Weliswaar had ik toegang gevonden tot het absolute maar ik kon het niet belichamen; ik kon het niet in de regionen van dualiteit en materie brengen. Kennelijk was er meer voor nodig. Met behulp van mijn nieuwe leraar Faisal Muqqadam leerde ik langzaam om echt mens te worden. Ik begreep dat we de dualiteit met al zijn pijn niet kunnen overslaan als we de echte (goddelijke) menselijkheid zoeken.
Afdalen
Door onze conditionering zijn onze geest, psyche en lichaam zo verdraaid en geblokkeerd geraakt dat de hoge frequentie van het absolute er niet in landen kan. Er is eerst meer ruimte en expansie nodig en de cellen moeten leren die hogere frequentie te dragen. Een nieuw, langzaam, en vaak pijnlijk pad opende zich voor me; dat van cellulaire transformatie. Ik begon nu pas te begrijpen wat het spirituele pad werkelijk inhoudt. In plaats van een mens te zijn op een spirituele reis werd ik een spirit op een menselijke reis. Het werd een ‘journey into humanness’. Osho zei eens: “Man’s desire is to jump out of the world, and God’s desire is to plunge into the world. Man’s desire is to be God, and God’s desire is to be man.”
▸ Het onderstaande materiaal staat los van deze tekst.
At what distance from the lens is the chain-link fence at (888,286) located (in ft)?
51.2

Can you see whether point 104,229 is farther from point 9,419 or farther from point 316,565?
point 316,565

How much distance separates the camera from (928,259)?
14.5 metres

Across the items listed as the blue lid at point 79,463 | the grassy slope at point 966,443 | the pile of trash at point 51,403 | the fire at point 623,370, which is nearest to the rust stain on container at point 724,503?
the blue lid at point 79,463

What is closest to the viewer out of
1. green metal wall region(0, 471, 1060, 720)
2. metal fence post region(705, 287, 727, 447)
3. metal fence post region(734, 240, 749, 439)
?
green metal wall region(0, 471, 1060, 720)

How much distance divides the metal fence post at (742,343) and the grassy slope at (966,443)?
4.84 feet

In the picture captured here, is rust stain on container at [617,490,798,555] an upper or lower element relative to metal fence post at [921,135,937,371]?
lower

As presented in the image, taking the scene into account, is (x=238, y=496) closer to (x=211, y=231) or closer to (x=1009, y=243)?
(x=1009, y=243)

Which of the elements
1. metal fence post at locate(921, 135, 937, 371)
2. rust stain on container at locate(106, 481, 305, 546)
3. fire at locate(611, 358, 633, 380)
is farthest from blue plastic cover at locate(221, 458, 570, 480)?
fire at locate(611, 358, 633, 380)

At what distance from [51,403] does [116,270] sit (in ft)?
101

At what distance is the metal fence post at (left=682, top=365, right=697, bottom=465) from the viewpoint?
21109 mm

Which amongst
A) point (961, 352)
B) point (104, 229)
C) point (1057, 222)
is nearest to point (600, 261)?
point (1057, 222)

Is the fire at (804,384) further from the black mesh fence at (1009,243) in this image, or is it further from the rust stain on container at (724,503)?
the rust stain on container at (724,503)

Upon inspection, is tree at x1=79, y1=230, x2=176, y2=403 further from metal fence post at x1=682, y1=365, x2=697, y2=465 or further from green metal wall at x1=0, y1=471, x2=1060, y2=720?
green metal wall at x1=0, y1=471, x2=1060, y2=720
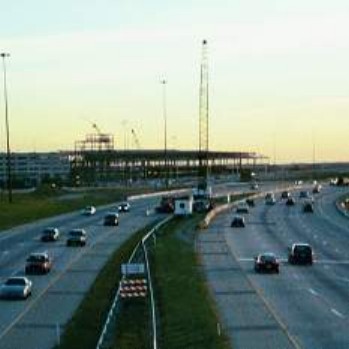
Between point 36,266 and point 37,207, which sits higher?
point 36,266

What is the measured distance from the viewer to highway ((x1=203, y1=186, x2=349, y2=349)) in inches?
1569

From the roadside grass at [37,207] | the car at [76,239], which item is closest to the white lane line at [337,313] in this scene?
the car at [76,239]

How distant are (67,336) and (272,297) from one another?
15.7 meters

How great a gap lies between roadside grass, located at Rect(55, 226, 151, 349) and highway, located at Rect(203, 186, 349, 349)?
4.31 m

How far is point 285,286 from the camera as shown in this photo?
59.5 meters

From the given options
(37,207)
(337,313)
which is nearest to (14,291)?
(337,313)

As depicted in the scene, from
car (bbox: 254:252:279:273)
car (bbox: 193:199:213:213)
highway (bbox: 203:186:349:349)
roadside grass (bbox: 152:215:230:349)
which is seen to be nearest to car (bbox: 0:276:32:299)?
roadside grass (bbox: 152:215:230:349)

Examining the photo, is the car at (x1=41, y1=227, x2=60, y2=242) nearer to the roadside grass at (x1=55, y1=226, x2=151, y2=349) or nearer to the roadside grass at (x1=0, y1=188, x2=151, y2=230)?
the roadside grass at (x1=0, y1=188, x2=151, y2=230)

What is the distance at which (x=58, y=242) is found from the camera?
315 feet

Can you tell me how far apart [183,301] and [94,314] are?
4.08 m

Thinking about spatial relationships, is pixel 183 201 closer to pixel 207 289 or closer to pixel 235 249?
pixel 235 249

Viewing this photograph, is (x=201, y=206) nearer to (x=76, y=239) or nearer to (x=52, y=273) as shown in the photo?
(x=76, y=239)

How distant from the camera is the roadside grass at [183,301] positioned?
37188 millimetres

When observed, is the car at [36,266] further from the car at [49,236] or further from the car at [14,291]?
the car at [49,236]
In ons werk (Diamond Logos) spreken we over de opstijgende en de afdalende reis. Doorgaans wordt spiritualiteit als een opstijgende reis gezien en ervaren. We willen omhoog naar het licht. Nemen we de snelle weg van transcendentie dan ontstijgen we de dualiteit en gaan direct naar de eenheid, en we bereiken bevrijding.
Gaan we de langzame weg van transformatie dan is het van groot belang dat we weer in contact komen de essentiële kwaliteiten van de ziel, zoals liefde, kracht, moed, compassie, etc. Deze zijn niet esoterisch; het zijn kwaliteiten die op fijnstoffelijk niveau heel duidelijk in het lichaam ervaren worden (bijvoorbeeld als massa, vloeibaarheid of licht).
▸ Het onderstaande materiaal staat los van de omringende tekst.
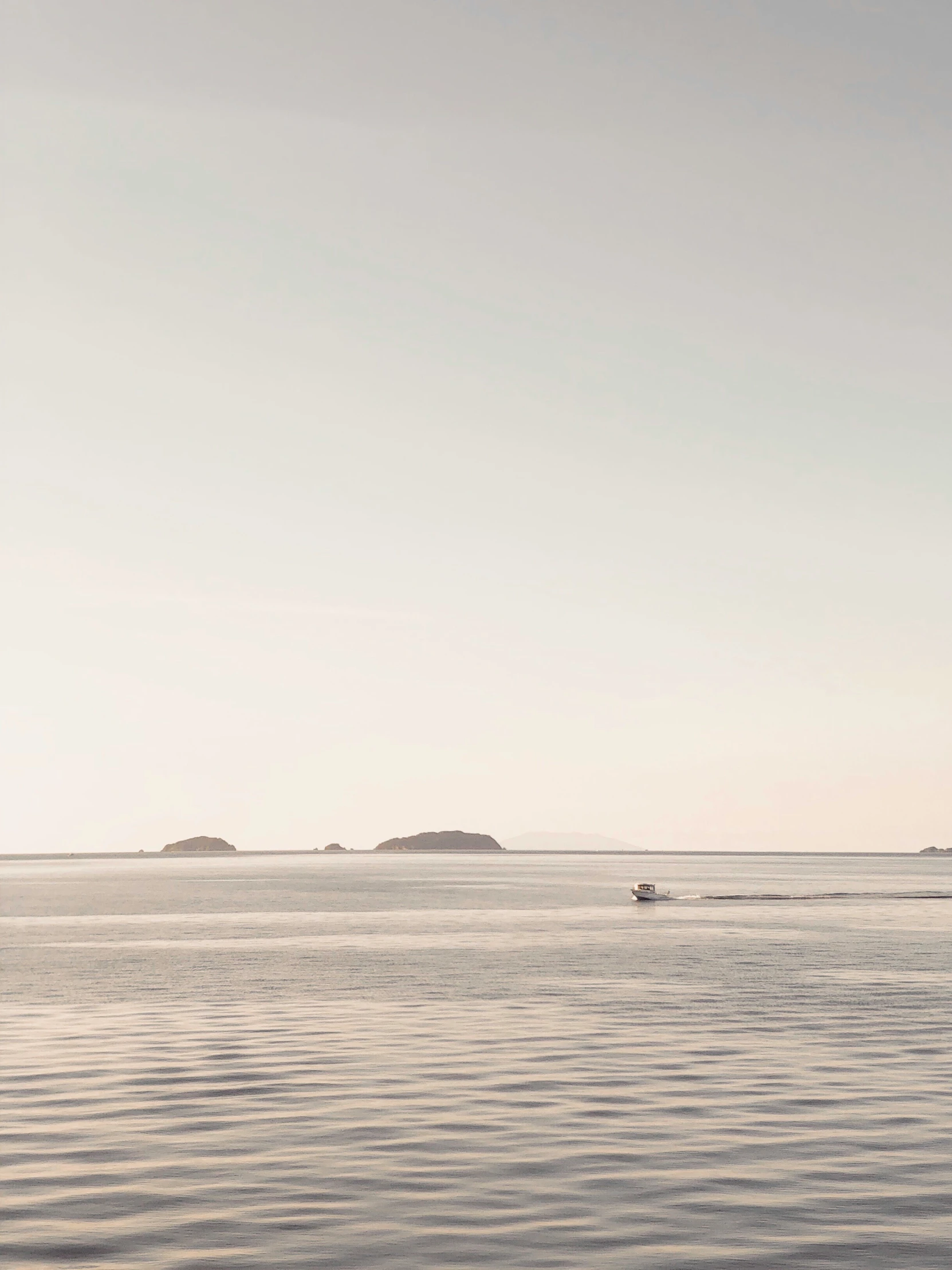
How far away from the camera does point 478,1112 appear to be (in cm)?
2664

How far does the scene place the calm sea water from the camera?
18016 mm

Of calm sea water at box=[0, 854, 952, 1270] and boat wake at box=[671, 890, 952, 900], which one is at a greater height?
calm sea water at box=[0, 854, 952, 1270]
Ik leerde dat de weg terug naar de Essentie op zich eenvoudig en simpel is, maar dat het in de realiteit complex is omdat wij zo ingewikkeld geworden zijn. Al onze emoties zijn verdraaiingen van de essentie. Kwaadheid ontstaat bijvoorbeeld wanneer toegang de rode essentie van kracht onderdrukt is. De essentie vind dan een weg naar buiten maar op een verdraaide manier. Volgen we de kwaadheid helemaal naar binnen dan komen we uiteindelijk weer terug bij de essentie zelf. Zo komen we langzaam in een steeds hogere frequentie en als het absolute zich dan aandient zijn zowel lichaam als geest dusdanig voorbereid dat ze de energie ook dragen kunnen.
“Wij zijn God, de schepper in een menselijke vorm”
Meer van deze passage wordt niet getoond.